Yippee! Summer officially started Wednesday. To be exact, the Summer Solstice (a.k.a. June Solstice) occurred Wednesday, June 21, 2017, at 12:24 a.m. in Johnson County. On the longest day of the year, the sun rose at 6:16 a.m. and set at 9:16 p.m. — making the day 14 hours, 59 minutes and 22 seconds long.

Merriam-Webster informs us the word solstice is from the Latin solstitium — from sol, the Latin word for “sun” and stitium (to stop, stand), reflecting the fact that the sun appears to stop at this time. I don’t have any scientific facts to back up my next theory, but I believe children detect that life seems to stand still in the summer more than adults.

I sent a text Monday asking my brother David what he was doing. He immediately texted a photo of his 5-year-old triplets, donned with shorts, T-shirts and colorful rubber boots, in the middle of a ‘child-size creek’ (a.k.a. a tractor rut filled with rain water). They were building a dam with rocks.

As they joyously and deliberately stacked the rocks to contain the water — the day was long and life stood still.

On Monday evening I watched my brother Chris’ sons Eli and Isaac play their baseball playoff championship games at the Ray Skillman Little League Field. I can only imagine how life stands still for a second when you are 10-year-old Eli, and he cracks a nice solid grounder to the outfield or later when he’s playing second base and picks up a grounder like Derek Jeter and throws it for an out.

Or when your 8-year-old (Isaac) and you make the game-winning hit to take you to the championships, but your team loses an excitingly close playoff game — and the season is over. Sometimes time stands still.

And yet sometimes the entire day actually seems to stop and doesn’t seem to move at all.

Despite Wednesday being the official Summer Solstice, Monday was the longest day for my 5-year-old nephew.

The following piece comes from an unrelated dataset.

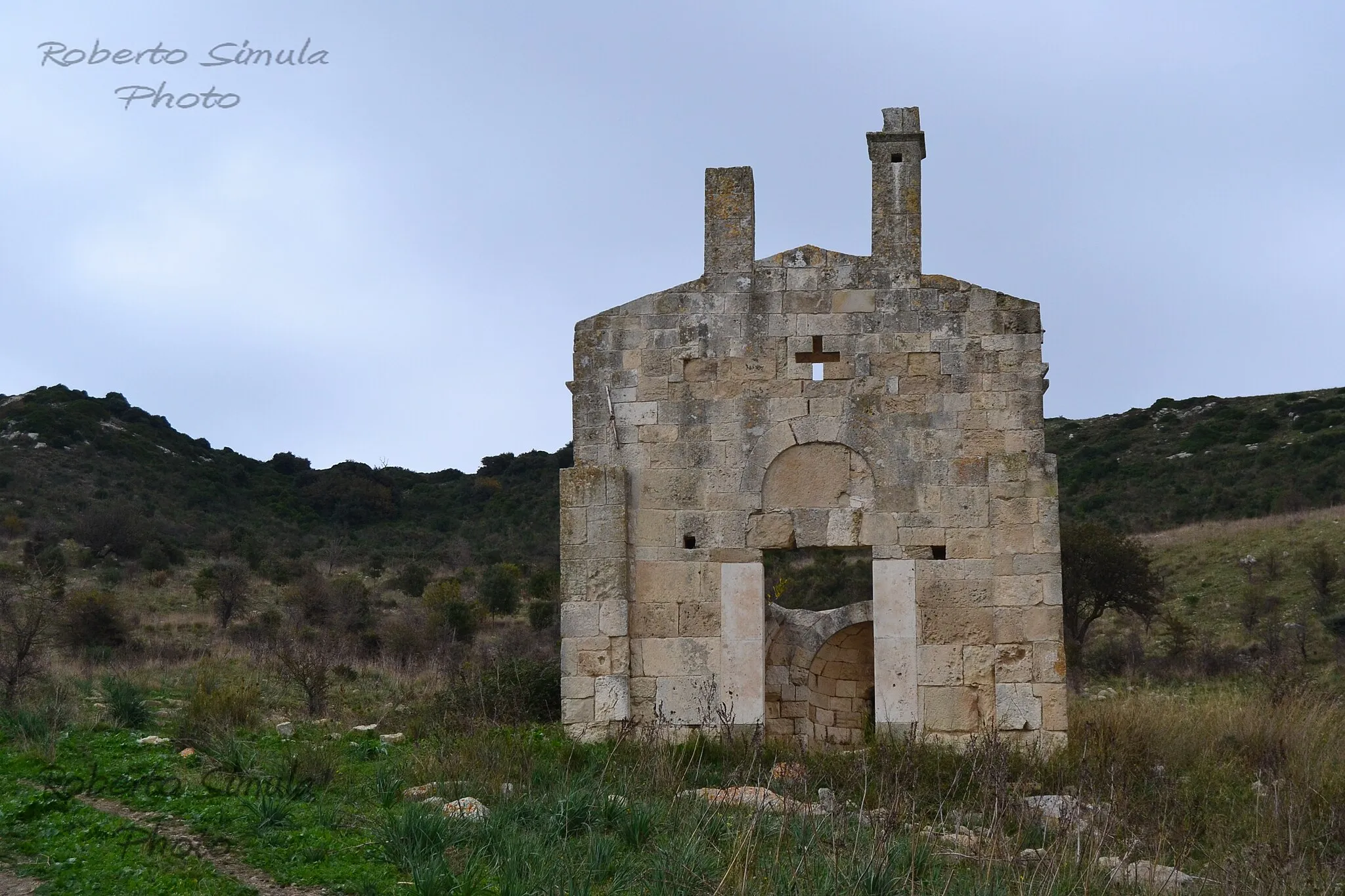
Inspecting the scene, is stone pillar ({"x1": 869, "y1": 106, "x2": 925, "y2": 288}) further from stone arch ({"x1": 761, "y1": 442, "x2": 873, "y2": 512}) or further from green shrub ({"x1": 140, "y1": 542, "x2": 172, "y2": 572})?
green shrub ({"x1": 140, "y1": 542, "x2": 172, "y2": 572})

Drew, who was trying his hardest to be patient, had to wait for his older brothers to finish their baseball games so he could officially celebrate his fifth birthday.

It was overheard that while his older brothers Isaac and Eli were warming up for the game in their front yard earlier in the day, Drew ran inside to grab a bat. His mother assumed Drew was just going to join his brothers’ impromptu baseball warm-up.

Instead, Drew marched with his bat-in-tow toward the closet that opened to his hidden hanging birthday piñata. He was caught taking early swinging practice. (At the time of writing, the closet walls had yet to be inspected.)

Cheers to the long days of summer. May we enjoy them through the eyes of a child.